Second, humans consume media. Twice in the text does GPT-3 circle around to humans watching screens. The first instance leads to the paragraph about Friends and pontification about the actor who played Chandler. The second is GPT-3 writing that it was sitting down with a friend to watch a movie. For a text about law and lawyering, there is a lot of streaming by humans going on. The cynic would not be surprised.

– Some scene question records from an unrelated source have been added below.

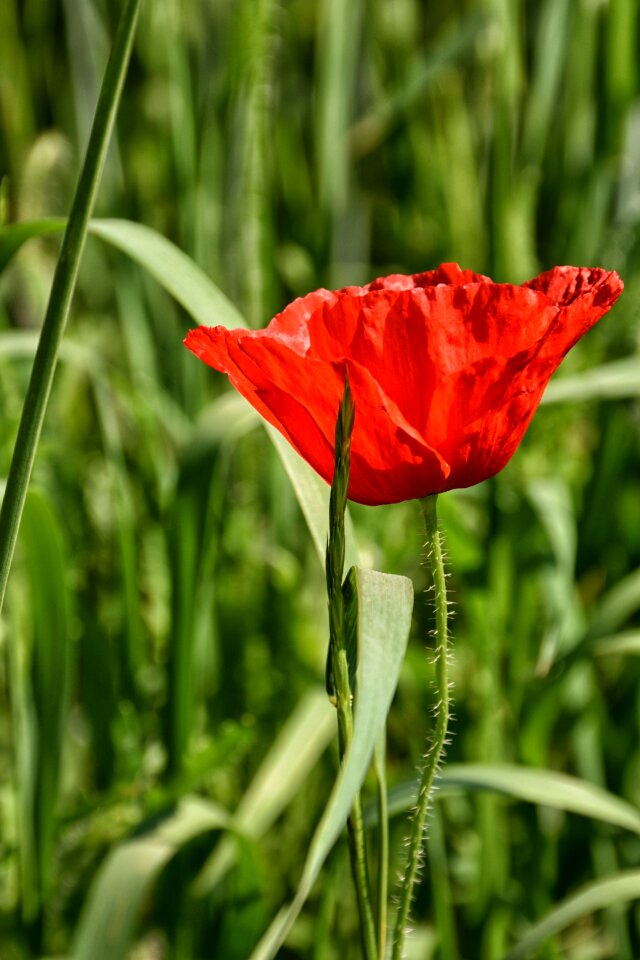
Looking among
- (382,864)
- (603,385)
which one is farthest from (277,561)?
(382,864)

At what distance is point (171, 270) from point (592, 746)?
0.59 meters

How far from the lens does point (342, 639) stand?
42cm

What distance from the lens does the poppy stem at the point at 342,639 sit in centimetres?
40

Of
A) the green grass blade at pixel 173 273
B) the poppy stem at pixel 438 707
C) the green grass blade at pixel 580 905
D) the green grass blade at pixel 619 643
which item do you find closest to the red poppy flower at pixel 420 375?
the poppy stem at pixel 438 707

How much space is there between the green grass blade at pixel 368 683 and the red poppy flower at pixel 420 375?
0.05 metres

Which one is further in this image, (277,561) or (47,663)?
(277,561)

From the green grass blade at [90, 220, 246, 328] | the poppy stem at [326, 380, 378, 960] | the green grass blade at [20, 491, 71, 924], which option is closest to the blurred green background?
the green grass blade at [20, 491, 71, 924]

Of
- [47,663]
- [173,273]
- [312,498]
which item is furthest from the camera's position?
[47,663]

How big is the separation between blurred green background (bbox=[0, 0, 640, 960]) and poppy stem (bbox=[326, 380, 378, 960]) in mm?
276

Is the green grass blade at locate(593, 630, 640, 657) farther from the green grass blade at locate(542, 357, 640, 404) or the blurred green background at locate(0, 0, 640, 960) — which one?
the green grass blade at locate(542, 357, 640, 404)

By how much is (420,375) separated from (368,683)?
0.12 m

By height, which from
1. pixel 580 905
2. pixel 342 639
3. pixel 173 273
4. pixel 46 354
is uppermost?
pixel 173 273

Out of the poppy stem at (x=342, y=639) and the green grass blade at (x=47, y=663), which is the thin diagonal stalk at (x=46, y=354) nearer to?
the poppy stem at (x=342, y=639)

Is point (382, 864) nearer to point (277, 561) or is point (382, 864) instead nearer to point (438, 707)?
point (438, 707)
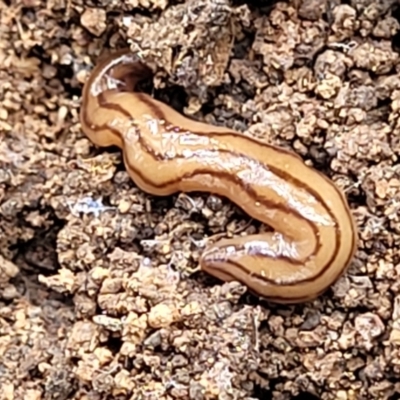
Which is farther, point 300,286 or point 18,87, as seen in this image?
point 18,87

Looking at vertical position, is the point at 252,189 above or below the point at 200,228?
above

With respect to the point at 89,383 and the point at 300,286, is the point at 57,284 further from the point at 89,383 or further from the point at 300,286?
the point at 300,286

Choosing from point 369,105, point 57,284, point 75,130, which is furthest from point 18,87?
point 369,105

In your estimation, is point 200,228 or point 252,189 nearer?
point 252,189
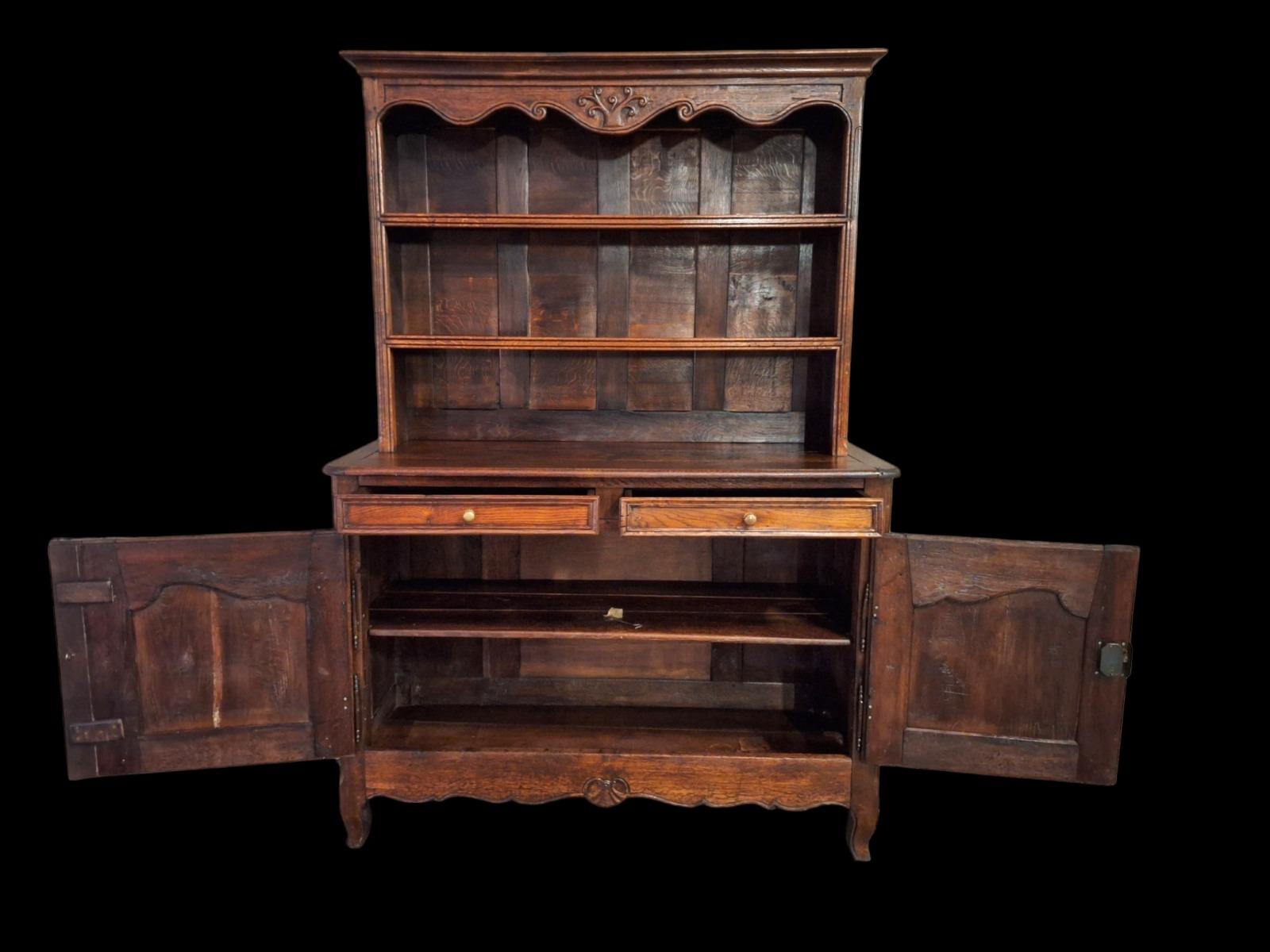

Interrogate the digital archive for human doing and what gets projected back is the consumption of media. The vaulted empathy and intuition praised in GPT-3’s text are not directed towards making the world better or about achieving justice. They are directed towards media consumption, satisfying random curiosities and the neurotypical reading and responding to interpersonal emotions, all fairly lowball doing in the world. The impression is humans as an indulgent pleasure caste consuming and following their whimsical flights of fancy, while others do in the world. This is possibly the actual reality of the digital archive that GPT-3 engages with. It is the record of the chattering, middle classes of the Global North—the white privilege that critics can easily identify in Friends.[9] It is a comfortable world of televisual consumption and care for a friend’s relationship status. It is not the frantic gig-hopping by the precariat, the long hours of smartphone assembling in a Party-approved factory, the experiences of a woman in Afghanistan or a young First Nations man being approached by police officers in the Northern Territory. It is a world removed from substantial global realities experienced by humans in their located diversity.

It affirms that the digital is not yet the twin or data double of humanity. It is not the total archive of the human. This is, writ large, the bias in machine learning training data identified by critical algorithm studies. Claims to what is human emanating from this dataset will be partial and coloured, and any profound insight is more likely to be in what is not represented and what does not come ‘ready to hand’ to AI interrogators like GPT-3. It also shows that the fundamental programming principle of GIGO (garbage in, garbage out) still reigns supreme. GPT-3 confidently tells us that the actor who plays Chandler is ‘John Ross Bowie’. Of course, it wasn’t. It was Matthew Perry, and hasn’t he aged, as witnessed in the recent HPO Max Friends reunion special?[10]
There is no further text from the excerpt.